- WORK INSTRUCTIONS:
Replace "JSON object" with "JSON record" in the stretch from the start of the material through the line containing "705L901 657L862 631H826L795", and write those lines out again with nothing else changed.

- DATA FOR THE TASK:
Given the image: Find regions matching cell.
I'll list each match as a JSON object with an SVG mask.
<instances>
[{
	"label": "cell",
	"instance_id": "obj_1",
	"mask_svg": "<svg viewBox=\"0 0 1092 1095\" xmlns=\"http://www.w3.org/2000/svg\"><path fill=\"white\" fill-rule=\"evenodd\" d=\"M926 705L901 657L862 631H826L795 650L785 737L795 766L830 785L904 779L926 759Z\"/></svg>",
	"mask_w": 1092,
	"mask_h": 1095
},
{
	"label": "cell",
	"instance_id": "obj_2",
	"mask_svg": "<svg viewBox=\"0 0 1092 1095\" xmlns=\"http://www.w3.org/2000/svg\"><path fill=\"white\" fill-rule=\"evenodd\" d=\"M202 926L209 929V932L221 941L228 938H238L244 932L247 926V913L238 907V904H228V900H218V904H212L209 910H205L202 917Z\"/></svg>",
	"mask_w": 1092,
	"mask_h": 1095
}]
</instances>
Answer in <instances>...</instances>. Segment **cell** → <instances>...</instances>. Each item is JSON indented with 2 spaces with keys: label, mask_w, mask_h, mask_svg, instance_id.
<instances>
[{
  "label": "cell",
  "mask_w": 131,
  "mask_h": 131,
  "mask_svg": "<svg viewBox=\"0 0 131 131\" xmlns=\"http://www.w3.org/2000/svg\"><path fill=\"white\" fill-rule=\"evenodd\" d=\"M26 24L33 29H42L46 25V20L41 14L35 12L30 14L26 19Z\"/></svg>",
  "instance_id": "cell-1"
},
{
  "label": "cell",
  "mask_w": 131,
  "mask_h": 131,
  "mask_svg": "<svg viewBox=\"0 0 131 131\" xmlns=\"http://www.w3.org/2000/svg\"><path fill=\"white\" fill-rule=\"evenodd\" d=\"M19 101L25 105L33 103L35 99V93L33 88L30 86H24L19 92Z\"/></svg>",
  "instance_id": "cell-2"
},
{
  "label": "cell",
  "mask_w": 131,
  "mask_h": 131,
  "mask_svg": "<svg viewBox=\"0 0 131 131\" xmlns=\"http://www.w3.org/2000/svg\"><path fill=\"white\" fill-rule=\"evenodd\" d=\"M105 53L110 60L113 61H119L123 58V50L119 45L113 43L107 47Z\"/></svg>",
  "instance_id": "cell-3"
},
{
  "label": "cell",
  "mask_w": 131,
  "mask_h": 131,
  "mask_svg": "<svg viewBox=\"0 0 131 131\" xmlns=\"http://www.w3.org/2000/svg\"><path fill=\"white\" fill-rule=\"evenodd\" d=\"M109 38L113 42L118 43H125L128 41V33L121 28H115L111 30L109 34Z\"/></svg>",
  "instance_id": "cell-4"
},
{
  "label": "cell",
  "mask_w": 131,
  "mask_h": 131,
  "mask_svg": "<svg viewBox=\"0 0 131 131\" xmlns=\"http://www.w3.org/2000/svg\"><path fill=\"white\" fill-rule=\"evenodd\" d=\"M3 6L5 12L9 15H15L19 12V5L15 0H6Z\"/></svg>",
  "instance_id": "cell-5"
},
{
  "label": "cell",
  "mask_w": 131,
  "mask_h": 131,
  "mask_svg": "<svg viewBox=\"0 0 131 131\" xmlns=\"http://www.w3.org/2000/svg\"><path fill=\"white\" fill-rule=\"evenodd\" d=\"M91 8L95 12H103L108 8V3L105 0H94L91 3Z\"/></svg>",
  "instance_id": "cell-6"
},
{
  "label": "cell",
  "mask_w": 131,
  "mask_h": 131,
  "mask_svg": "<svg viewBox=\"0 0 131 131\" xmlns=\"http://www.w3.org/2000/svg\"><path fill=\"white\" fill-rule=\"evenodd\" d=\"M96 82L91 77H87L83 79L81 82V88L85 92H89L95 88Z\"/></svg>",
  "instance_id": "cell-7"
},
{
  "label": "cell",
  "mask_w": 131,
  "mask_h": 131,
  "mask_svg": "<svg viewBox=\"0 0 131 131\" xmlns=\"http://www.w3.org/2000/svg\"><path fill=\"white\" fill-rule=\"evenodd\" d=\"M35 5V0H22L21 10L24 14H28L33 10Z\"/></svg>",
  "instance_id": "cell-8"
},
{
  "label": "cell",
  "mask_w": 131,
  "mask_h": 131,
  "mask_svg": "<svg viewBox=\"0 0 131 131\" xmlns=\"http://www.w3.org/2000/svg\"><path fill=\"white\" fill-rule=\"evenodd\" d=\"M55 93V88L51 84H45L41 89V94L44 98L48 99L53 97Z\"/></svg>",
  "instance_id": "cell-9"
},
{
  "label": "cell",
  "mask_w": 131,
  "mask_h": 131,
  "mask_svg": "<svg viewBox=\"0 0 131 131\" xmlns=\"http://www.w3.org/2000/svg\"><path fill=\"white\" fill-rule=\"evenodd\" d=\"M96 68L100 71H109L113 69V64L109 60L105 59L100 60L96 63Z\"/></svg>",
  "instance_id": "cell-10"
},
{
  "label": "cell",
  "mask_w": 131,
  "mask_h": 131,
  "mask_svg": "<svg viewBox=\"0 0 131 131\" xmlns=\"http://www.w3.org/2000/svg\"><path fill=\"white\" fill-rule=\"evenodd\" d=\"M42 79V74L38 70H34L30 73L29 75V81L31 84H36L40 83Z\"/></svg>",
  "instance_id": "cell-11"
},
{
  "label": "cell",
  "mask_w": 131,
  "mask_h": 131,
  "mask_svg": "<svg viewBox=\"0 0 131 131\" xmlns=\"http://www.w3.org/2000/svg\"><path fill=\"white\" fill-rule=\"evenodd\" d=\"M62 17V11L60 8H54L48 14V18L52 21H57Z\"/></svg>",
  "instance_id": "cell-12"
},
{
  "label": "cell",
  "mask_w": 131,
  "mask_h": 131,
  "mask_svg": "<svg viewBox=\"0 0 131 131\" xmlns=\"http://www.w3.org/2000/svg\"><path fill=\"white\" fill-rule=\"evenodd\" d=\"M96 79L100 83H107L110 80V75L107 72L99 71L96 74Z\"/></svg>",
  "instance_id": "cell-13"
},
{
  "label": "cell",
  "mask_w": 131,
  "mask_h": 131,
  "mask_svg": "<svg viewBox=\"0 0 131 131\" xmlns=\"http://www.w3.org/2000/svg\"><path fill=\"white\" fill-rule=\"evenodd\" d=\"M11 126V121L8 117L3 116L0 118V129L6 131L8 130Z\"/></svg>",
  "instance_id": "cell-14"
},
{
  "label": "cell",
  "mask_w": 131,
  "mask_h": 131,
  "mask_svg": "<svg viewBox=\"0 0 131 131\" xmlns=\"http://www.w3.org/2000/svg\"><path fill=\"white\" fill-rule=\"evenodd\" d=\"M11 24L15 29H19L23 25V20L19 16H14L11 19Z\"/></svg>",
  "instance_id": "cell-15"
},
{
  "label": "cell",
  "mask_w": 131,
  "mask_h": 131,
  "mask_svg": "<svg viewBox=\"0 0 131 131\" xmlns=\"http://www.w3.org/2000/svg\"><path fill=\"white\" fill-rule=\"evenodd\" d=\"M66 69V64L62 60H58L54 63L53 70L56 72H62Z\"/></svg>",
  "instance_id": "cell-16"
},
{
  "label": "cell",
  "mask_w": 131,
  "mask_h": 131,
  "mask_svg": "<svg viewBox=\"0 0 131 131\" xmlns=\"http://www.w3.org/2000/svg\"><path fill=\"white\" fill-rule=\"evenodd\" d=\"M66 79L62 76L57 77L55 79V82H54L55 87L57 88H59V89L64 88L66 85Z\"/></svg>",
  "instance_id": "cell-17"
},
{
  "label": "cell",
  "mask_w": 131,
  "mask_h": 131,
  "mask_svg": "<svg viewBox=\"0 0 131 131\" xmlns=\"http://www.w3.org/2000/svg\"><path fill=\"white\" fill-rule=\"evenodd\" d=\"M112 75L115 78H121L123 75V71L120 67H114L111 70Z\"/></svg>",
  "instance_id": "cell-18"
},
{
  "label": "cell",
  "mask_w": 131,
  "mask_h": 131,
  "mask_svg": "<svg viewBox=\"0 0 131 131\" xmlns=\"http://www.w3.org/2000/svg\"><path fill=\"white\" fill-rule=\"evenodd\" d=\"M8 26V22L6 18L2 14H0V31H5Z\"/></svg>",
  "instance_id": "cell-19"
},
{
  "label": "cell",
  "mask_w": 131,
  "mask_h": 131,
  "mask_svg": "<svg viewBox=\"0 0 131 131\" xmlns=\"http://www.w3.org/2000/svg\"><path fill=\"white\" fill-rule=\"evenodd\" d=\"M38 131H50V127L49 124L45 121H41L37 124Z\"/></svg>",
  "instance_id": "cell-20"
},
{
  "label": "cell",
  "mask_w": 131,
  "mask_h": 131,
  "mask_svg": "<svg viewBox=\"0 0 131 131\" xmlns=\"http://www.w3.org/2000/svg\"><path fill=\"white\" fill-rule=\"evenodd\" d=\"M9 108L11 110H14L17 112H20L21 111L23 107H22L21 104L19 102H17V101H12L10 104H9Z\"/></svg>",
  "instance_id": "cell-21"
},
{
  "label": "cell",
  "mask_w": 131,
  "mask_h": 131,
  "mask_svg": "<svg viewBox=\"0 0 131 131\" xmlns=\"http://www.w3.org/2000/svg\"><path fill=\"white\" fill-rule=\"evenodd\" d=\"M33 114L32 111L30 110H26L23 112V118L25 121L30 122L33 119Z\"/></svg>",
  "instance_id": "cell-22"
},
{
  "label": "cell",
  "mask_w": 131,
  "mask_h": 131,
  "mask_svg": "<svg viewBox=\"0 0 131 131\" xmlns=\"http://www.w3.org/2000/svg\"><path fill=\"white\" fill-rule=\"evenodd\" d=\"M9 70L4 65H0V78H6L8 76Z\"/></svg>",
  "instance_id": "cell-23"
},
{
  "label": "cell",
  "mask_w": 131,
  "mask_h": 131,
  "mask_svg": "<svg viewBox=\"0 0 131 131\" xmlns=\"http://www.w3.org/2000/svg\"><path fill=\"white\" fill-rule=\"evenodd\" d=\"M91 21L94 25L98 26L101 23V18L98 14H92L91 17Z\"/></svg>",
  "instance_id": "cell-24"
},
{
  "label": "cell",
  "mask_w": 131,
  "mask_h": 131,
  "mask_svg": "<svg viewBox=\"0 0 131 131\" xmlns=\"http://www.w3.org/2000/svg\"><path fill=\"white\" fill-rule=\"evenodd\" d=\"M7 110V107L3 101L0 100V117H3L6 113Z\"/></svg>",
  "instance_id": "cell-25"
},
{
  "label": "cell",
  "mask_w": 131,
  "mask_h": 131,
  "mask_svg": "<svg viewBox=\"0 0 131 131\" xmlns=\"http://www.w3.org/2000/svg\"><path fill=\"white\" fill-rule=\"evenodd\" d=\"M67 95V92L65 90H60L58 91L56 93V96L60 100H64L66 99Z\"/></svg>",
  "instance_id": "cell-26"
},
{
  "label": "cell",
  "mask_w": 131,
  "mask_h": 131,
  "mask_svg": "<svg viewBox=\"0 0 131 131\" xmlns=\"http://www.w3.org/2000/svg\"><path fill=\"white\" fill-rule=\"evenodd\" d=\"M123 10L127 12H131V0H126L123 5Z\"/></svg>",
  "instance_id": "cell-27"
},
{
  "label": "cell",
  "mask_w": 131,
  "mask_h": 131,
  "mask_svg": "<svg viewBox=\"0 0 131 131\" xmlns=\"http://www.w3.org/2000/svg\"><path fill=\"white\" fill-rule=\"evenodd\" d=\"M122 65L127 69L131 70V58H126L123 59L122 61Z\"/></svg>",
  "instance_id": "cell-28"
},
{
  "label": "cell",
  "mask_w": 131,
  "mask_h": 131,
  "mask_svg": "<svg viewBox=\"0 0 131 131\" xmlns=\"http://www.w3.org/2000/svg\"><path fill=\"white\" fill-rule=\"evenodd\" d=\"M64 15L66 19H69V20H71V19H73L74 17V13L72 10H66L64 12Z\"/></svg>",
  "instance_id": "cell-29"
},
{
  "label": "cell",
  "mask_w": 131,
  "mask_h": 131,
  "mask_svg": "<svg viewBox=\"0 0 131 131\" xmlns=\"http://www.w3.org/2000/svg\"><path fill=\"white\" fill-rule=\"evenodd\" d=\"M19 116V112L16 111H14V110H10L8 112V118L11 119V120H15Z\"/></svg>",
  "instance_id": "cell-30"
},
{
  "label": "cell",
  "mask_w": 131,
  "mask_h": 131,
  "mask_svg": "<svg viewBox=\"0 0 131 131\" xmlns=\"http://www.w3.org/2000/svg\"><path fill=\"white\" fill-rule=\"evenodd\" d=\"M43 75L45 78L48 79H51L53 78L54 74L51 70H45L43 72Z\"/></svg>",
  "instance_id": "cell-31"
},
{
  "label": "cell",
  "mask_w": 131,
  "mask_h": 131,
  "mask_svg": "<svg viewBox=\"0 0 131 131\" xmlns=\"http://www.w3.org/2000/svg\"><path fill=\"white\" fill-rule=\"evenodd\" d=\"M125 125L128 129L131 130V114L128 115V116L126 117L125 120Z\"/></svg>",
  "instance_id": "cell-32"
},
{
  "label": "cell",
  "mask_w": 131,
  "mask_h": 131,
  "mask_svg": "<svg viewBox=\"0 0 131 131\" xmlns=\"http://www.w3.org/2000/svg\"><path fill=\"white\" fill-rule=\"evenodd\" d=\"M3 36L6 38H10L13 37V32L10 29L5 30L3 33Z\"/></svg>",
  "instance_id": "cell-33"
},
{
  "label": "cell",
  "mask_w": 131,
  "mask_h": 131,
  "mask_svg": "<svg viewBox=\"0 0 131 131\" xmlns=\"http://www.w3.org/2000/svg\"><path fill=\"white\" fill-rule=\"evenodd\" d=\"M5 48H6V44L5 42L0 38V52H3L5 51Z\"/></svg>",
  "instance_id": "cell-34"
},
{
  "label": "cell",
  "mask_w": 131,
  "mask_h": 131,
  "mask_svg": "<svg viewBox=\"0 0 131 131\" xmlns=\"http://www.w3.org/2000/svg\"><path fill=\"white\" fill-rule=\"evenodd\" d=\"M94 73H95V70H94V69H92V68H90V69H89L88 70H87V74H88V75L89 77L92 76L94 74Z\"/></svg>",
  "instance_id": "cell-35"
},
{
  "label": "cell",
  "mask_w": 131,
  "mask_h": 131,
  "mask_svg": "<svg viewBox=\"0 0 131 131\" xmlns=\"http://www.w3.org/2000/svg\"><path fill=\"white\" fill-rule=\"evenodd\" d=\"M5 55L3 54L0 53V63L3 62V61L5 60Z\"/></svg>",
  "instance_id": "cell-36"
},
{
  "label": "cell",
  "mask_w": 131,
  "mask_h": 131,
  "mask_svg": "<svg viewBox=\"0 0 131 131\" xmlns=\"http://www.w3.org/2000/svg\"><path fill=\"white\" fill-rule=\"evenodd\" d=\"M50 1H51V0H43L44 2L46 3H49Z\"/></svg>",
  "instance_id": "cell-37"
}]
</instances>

- COMPLETE OUTPUT:
Given the image: Find regions matching cell.
I'll list each match as a JSON record with an SVG mask.
<instances>
[{
	"label": "cell",
	"instance_id": "obj_1",
	"mask_svg": "<svg viewBox=\"0 0 1092 1095\" xmlns=\"http://www.w3.org/2000/svg\"><path fill=\"white\" fill-rule=\"evenodd\" d=\"M926 705L901 657L862 631H826L795 650L785 737L795 766L830 785L904 779L926 759Z\"/></svg>",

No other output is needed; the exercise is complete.